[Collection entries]
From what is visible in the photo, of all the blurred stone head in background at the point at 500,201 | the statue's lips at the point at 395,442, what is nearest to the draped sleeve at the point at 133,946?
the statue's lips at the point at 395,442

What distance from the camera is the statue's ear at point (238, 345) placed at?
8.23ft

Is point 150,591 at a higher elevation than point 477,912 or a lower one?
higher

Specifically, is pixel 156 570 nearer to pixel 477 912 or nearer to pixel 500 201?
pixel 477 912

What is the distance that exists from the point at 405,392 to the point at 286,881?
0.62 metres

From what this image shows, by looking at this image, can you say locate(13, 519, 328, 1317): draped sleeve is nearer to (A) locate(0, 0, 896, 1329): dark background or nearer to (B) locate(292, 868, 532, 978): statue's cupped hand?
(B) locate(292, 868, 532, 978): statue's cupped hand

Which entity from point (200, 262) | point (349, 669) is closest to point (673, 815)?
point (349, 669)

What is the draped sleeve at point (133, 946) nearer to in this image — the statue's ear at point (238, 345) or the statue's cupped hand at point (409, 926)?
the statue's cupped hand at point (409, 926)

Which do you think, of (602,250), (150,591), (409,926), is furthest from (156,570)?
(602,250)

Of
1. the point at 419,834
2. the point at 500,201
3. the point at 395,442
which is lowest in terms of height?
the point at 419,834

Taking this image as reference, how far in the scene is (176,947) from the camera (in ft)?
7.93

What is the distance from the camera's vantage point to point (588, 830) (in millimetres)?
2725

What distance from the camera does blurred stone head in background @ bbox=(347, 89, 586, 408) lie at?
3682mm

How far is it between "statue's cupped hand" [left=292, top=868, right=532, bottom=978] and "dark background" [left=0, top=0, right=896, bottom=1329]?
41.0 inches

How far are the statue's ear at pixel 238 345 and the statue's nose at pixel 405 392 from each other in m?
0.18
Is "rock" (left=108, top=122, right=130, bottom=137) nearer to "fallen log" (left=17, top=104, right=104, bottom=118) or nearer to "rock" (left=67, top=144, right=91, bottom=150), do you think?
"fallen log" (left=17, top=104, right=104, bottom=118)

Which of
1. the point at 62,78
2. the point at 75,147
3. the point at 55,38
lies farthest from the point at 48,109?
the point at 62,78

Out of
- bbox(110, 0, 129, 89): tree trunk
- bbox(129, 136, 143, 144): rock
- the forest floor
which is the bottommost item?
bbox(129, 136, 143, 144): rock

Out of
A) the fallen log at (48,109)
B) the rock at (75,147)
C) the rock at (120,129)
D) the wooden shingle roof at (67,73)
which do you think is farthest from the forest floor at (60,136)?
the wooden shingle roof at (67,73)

WHAT IS NEEDED
Reproduce nothing but the lines from the line containing "Which entity from" to the last line of the data, each exactly as written.

COMPLETE OUTPUT
Which entity from point (200, 262) | point (349, 669) is closest to point (673, 815)?
point (349, 669)

What is the draped sleeve at point (133, 946) nearer to in this image — the statue's ear at point (238, 345) or the statue's cupped hand at point (409, 926)?
the statue's cupped hand at point (409, 926)

Which do you think, of (602,250), (150,591), (409,926), is furthest from (156,570)?
(602,250)

Of
1. the point at 419,834
2. the point at 500,201
3. the point at 395,442
which is lowest in terms of height?
the point at 419,834

Taking this image as reference, how far in the scene is (176,947) from the camera (in ft)?
7.93

What is the distance from the camera's vantage point to point (588, 830) (in millimetres)?
2725

What distance from the camera does blurred stone head in background @ bbox=(347, 89, 586, 408) lie at?
3682mm

How far is it between "statue's cupped hand" [left=292, top=868, right=532, bottom=978] and "dark background" [left=0, top=0, right=896, bottom=1329]?
41.0 inches

How far are the statue's ear at pixel 238 345 and the statue's nose at pixel 405 392 from each other in m?
0.18
Is "rock" (left=108, top=122, right=130, bottom=137) nearer to "fallen log" (left=17, top=104, right=104, bottom=118) or nearer to "rock" (left=67, top=144, right=91, bottom=150), do you think?
"fallen log" (left=17, top=104, right=104, bottom=118)

Which of
1. the point at 62,78
2. the point at 75,147
3. the point at 55,38
lies farthest from the point at 48,109?
the point at 62,78

Out of
- bbox(110, 0, 129, 89): tree trunk
- bbox(129, 136, 143, 144): rock
- the forest floor
which is the bottommost item?
bbox(129, 136, 143, 144): rock

Out of
A) the fallen log at (48,109)
B) the rock at (75,147)
C) the rock at (120,129)
D) the wooden shingle roof at (67,73)
which do you think is farthest from the forest floor at (60,136)?
the wooden shingle roof at (67,73)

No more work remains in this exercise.